I find it fascinating that the "young folk" - and by that I mean Gen X, Y, Millenials, and . . . whatever the hell we're on now - find entertainment of watching other people engage with entertainment.
I've been thinking about this more and more since I started pondering the idea of streaming on Twitch for fun. I've asked a couple friends who do it and they seem to enjoy it. And when I watch their streams or any big gaming Twitch or YouTube content creators doing their thing, I get the sense of joy they are having streaming or making content about something they have so much love and passion for. And that same amount of joy is shared by the folks who watch them.
But then the numbers make my head spin!
For curiosity's sake, I Googled what the viewership or watch time for the time games on Twitch were. I found an article from Esports Observer that listed the Top 10 games by watch time from March 28 - April 1, 2018 (that's a five day period). The Number 1 game, Fortnite, had 28.3 Million hours of watch time... 28 MILLION HOURS! Divided up, that's approximately 1,179,166 days, or 3,230 years!
For some perspective, the highest rated TV show of 2017 according to the Nielsen Company was CBS's Bull with 14 million viewers. So a single episode of the highest rated TV show pulls in just half the watch time of a video gaming being streamed on Twitch over a 5 day period - and Twitch is a 24/7 service that doesn't take seasonal breaks.
Snake's of St. Patrick!
While their are a mountain of factors I could probably use an entire research grant to track down, that's a staggering number on it's own. Which brings me back to my main ponder. Why do folks find entertainment out of watching other folks doing something that's entertaining?

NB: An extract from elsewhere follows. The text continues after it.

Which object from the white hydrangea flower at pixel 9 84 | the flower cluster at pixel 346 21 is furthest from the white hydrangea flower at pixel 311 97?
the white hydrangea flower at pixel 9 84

I guess my starting hypothesis, if I can go all Scientific Method on y'all, would be that the generation growing up with a higher degree of access to Social Media find more enjoyment out of things that directly engage them on a personal level. With a Twitch streamer, it is normally a single person, or perhaps a small group, engaging with the audience. The illusion of the narrative fourth wall does not exist, although some streamers and online personalities are putting on a facade or embellishing their personality, and the level of engagement comes from interacting online with an actual person, not a character. With my previous example, when you watch Bull, you are not engaging with Michael Weatherby the person, you're engaging with the character, Dr. Jason Bull. The interaction on Twitch or YouTube, while far from actuality, feels more genuine and personable, which is something I think this generation is hungry for in our entertainment, even if it is on a surface level.
Now, all that philosophizing and academic pondering in mind, lets use that as a starting point to answer the other big question of this post.
What do y'all think about me hoping onto Twitch?